To review why these would be useful, let χ[T](s) = ⟨ exp(i ω T) ⟩, then χ[A +
B] = χ[A] χ[B] for any A and B which are independent, so the characteristic
function for a uniform random variable is going to be χ = (exp(i ω) − 1)/(i ω)
and thus the sum of n independent uniform random numbers is just χⁿ. Meanwhile
the PDF of a random variable is just the inverse Fourier transform of the
characteristic function, so we have

fₙ(t) = ∫ dω/(2π) exp(-i ω t) [χ(ω)]ⁿ

Pr(n samples > 1) = ∫{1 → ∞} dt fₙ(t).

You could then interchange those two integrals, solving the convergence
problem of exp(-i ω ∞) by giving ω an infinitesimal negative-imaginary
component.
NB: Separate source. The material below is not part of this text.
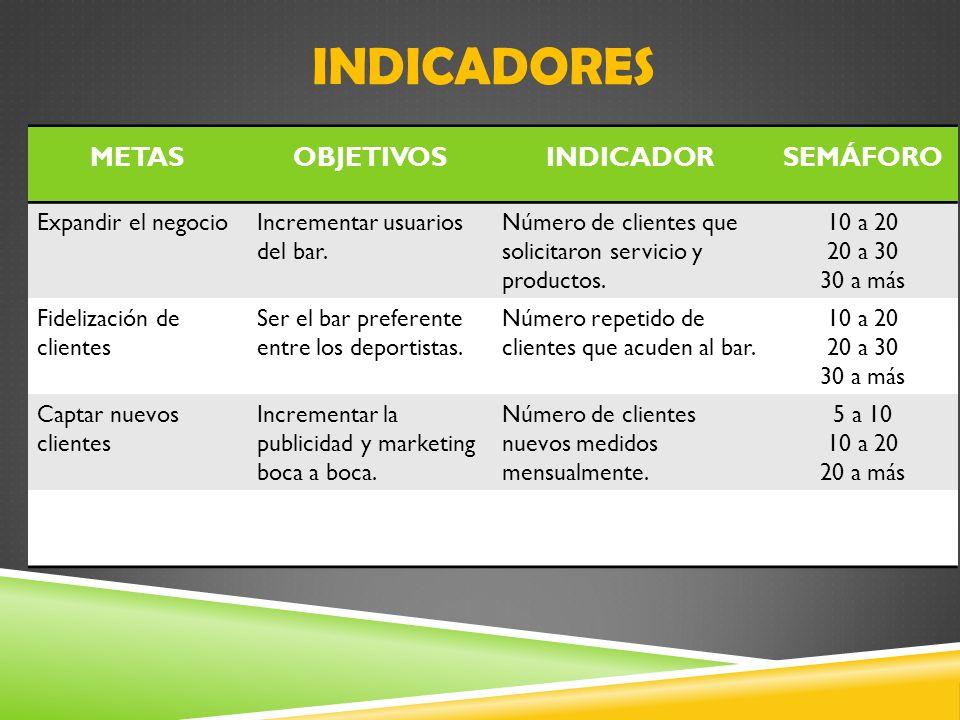 INDICADORES METAS OBJETIVOS INDICADOR SEMÁFORO Expandir el negocio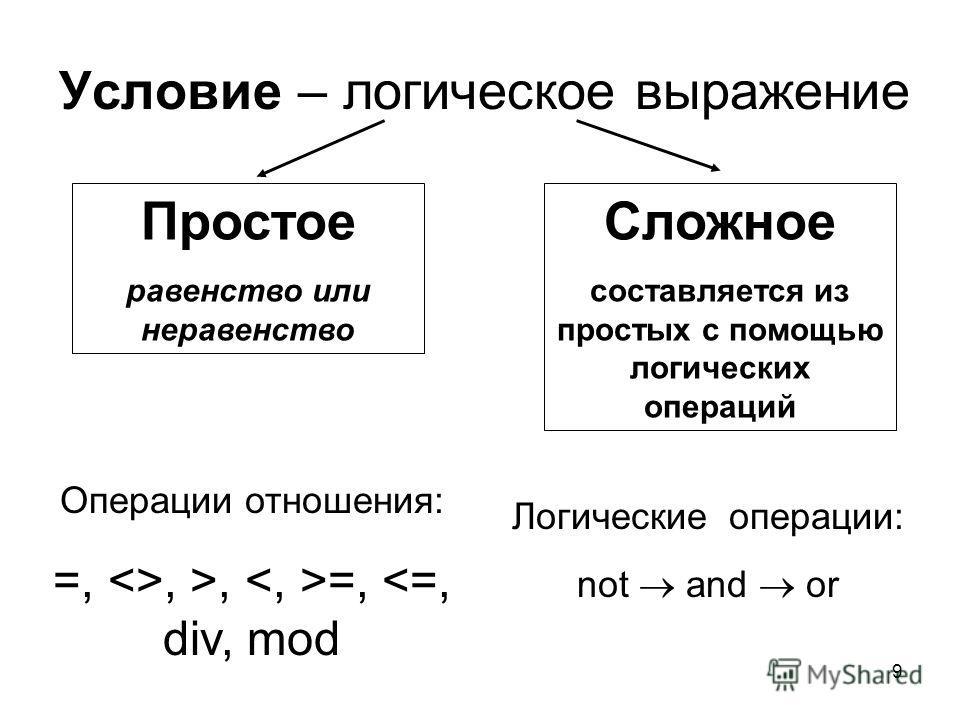 9 Условие – логическое выражение Простое равенство или неравенство Сложное составляется из простых с помощью логических операций Операции отношения: =, , >, =,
This translates to moving the ω contour a little below the real
line, and then the normal tricks of complex analysis should give you definite
values for all of the integrals as residues about the simple pole at 0.

------
dmvaldman
Isn't the pdf of a uniform distribution just f(x) = 1. What he gave was an
exponential distribution with rate parameter lambda. The rest of the math
seems correct. But the dependence on e is not surprising as it is relevant to
the initial pdf. Am I missing something?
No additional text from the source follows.